Wow OK that's _much_ better. Apart from _yellow_ which has a slightly higher reconstruction loss than in [Ex 2.9](ex-2.9-delete-only-red-5d.ipynb), there's less collateral damage across the board. The median error is particularly low, and the curves near _red_ look less noisy than the results in 2.9.

In [19]:
from IPython.display import clear_output

from ex_color.vis import plot_latent_grid_3d

y_rgb, h_rgb = await infer_with_latent_capture(ablated_model, x_rgb, 'bottleneck')
clear_output()

with displayer_mpl(
    f'large-assets/ex-{nbid}-latents-ablated-no-unit.png',
    alt_text="""Two rows of three spherical plots, titled "{title}". Each plot shows a vibrant collection of colored circles or balls scattered over the surface of a sphere. The vertical axis of each plot in the top row is the first dimension of latent space. The plots in the top row all have a line across the equator varying between purple, blue, green, and white. The bottom row shows similar colors, but with more of a ball-like appearance.
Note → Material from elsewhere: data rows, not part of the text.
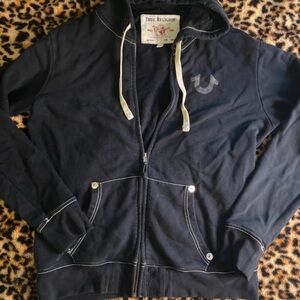 True Religion Navy Hoodie with Cream Drawstrings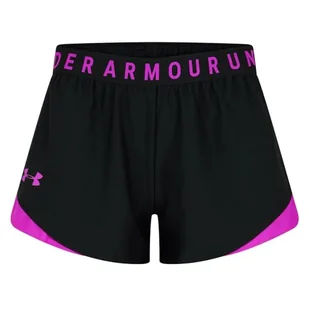 Under Armour Tech Play Up Szorty - Czarny / / Super Różowy - XL - Spodenki damskie - miniaturka - grafika 1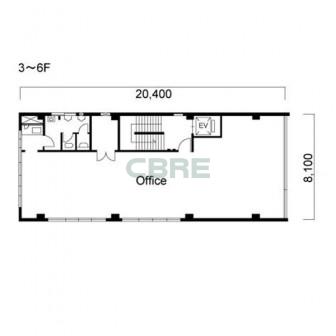 3階〜6階 平面図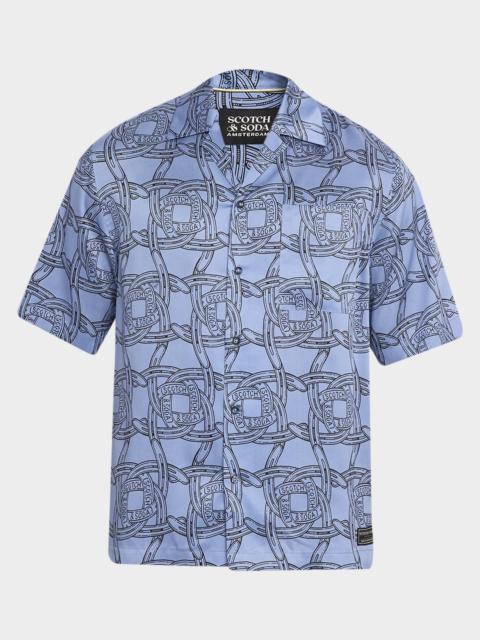 SCOTCH & SODA Men's Logo Horseshoe-Printed Short-Sleeve Shirt
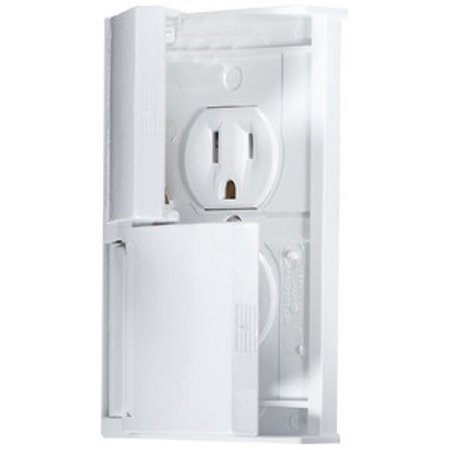 Weatherproof White Dual Outlet W/ Snap Cover-Plate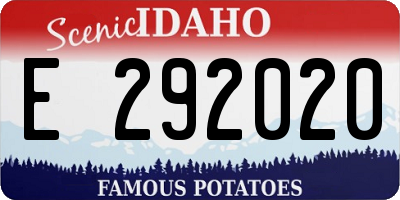 ID license plate E292020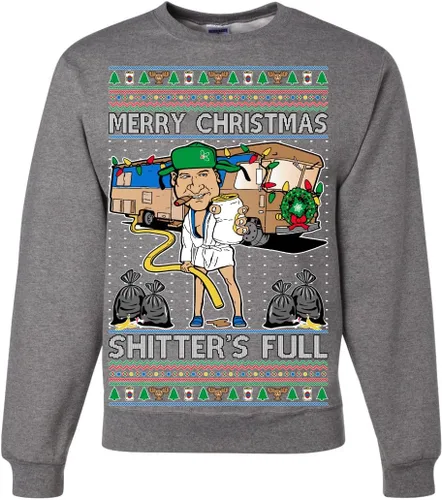 Vista 26 de Wild Bobby Sudadera con gráfico de cuello redondo con texto en inglés "Merry Christmas Shitter's Full Funny Ugly Christmas" Negro (black Hoodie)
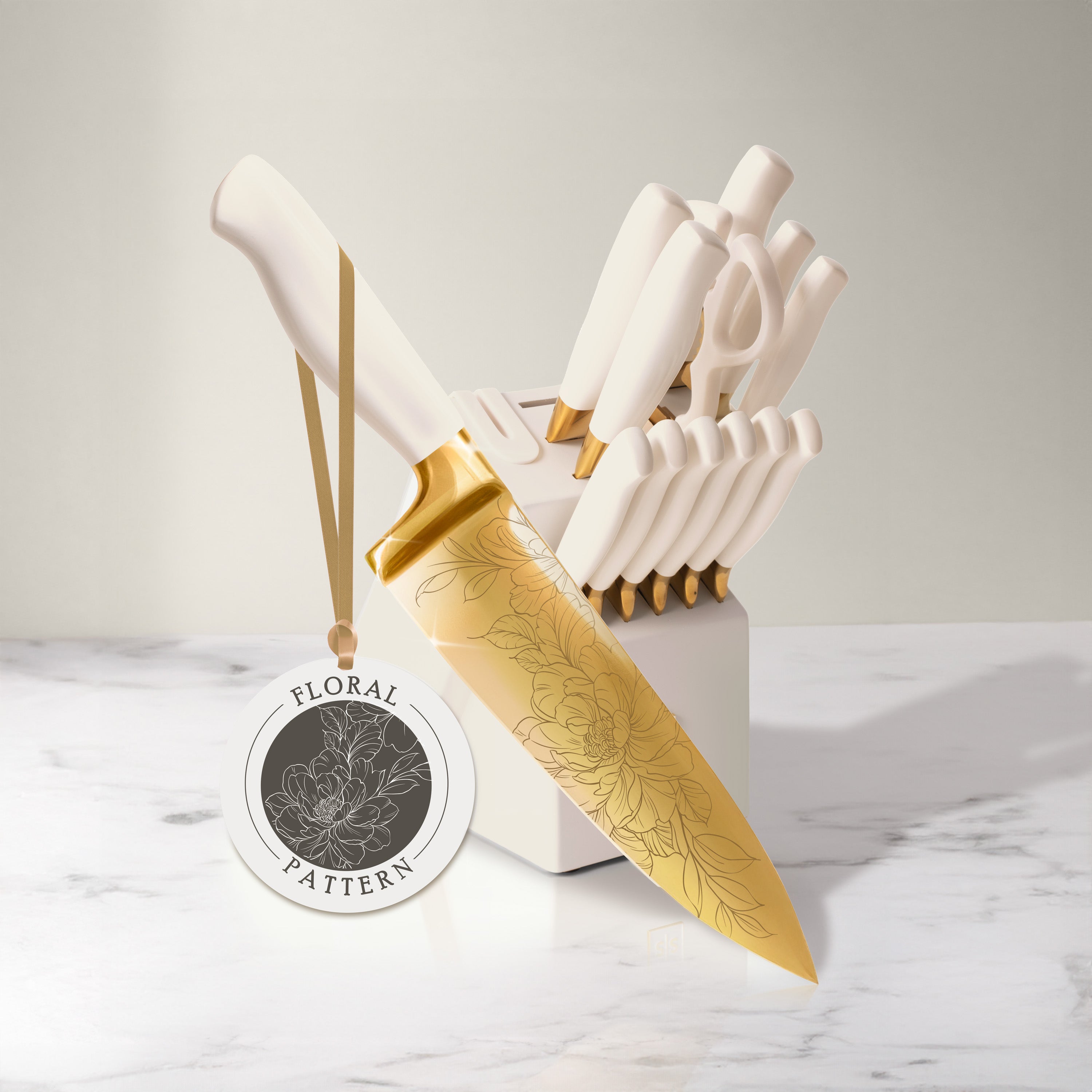 Patterned White and Gold Knife Set with White Self-Sharpening Block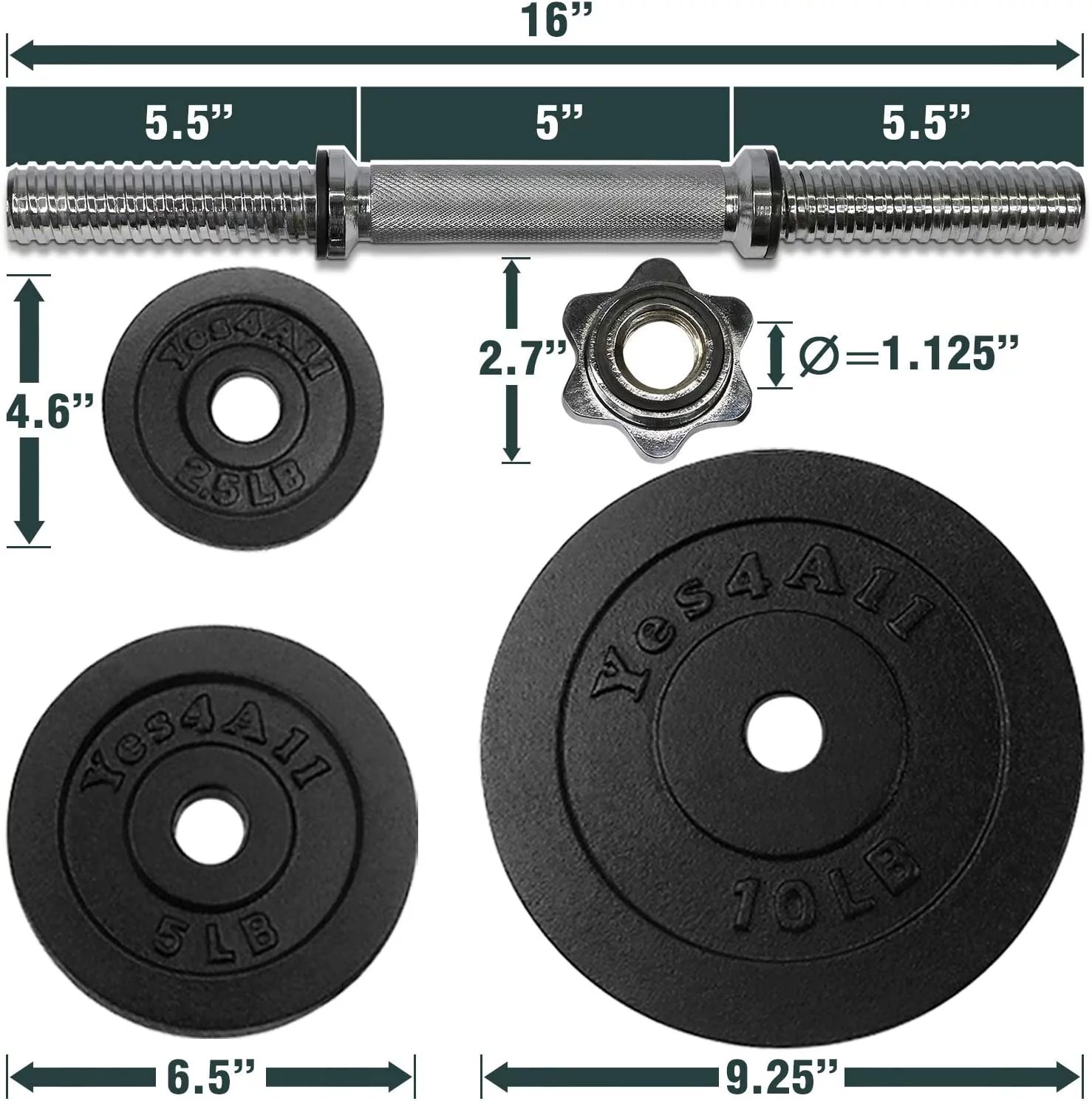 200 lbs Adjustable Cast Iron Dumbbell Set Y71243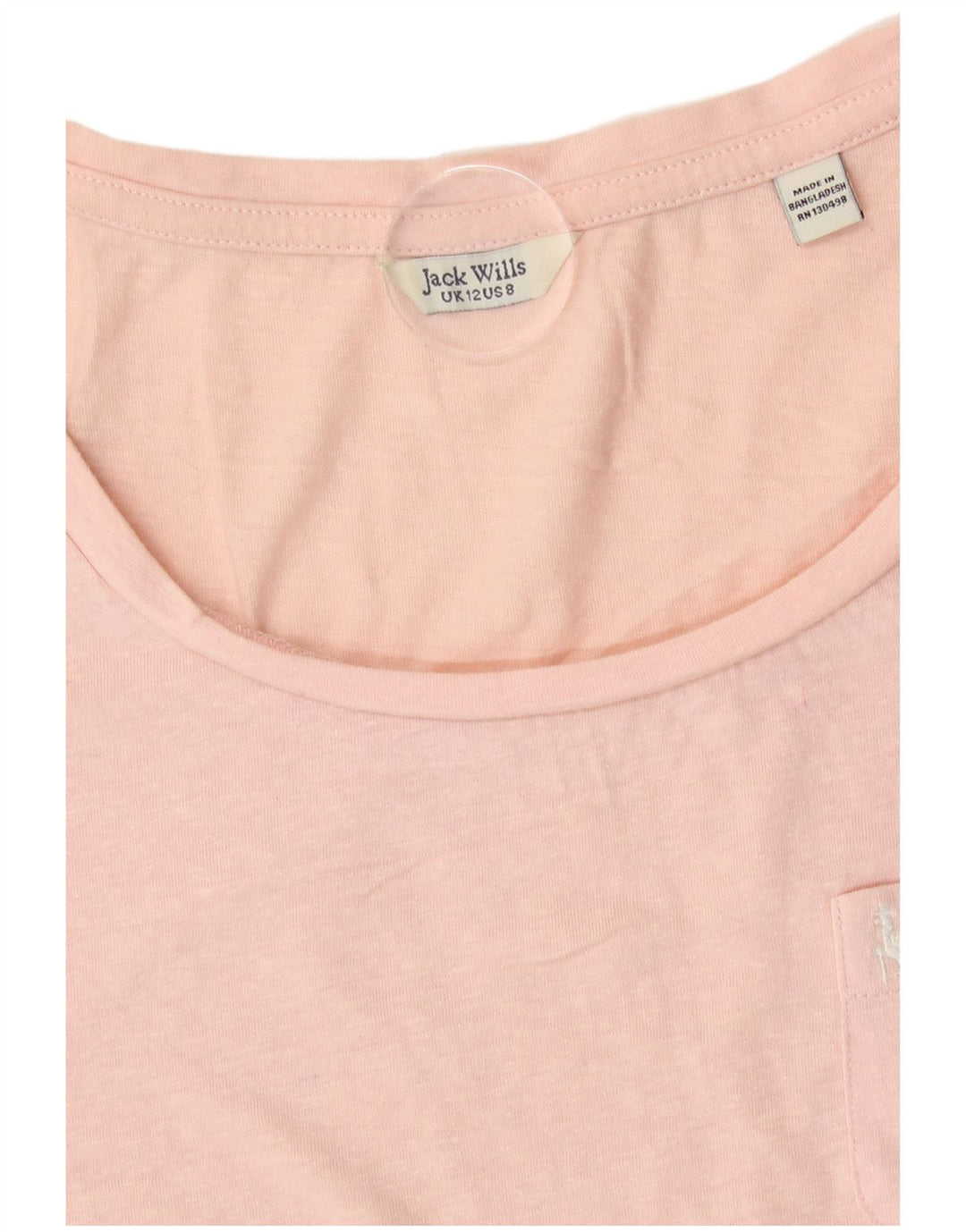 Jack Wills T-Shirt Femme Top UK 12 Rose Moyen Polyester
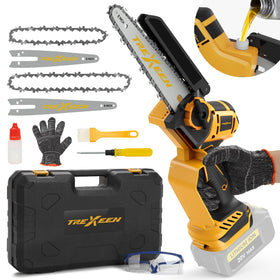 TREXEEN mini chainsaw with an 8-inch blade for efficient wood cutting and pruning.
Each circle has a point in the middle showing the true color of the sample; the bottom row shows that many of the warmer colors have been shifted to purple or black.""",
) as show:
    show(
        lambda theme: plot_latent_grid_3d(
            h_rgb,
            y_rgb,
            x_rgb,
            title='Latents · ablated · no subspace, no unitarity',
            dims=[
                (1, 0, 2),
                (2, 0, 1),
                (3, 0, 1),
                # (4, 0, 1),
                # (2, 1, 3),
                # (3, 1, 2),
                (4, 1, 2),
                (3, 2, 4),
                # (4, 2, 3),
                (4, 3, 0),
            ],
            dot_radius=10,
            theme=theme,
        )
    )

Here we clearly see that the first dimension has been removed from latent space, but it's hard to say what else has happened. I think maybe the space is now so high-dimensional that it's becoming hard to interpret.

## Conclusion

Hypothesis 1: partially confirmed. Without the subspace regularizer pulling desaturated colors away from the first two dimensions, base reconstruction loss was good, and we were able to ablate _red_. However there was some surprising collateral damage to other colors, particularly dark shades of _green_, _cyan_, and _blue_ (but not to vibrant _cyan_).

Hypothesis 2: disconfirmed! Removing the unitarity term didn't harm reconstruction at all, and in fact significantly improved the specificity of the ablation.

This makes me want to re-run some of the older experiments to see if unitarity was really needed for the lower-dimensional bottlenecks.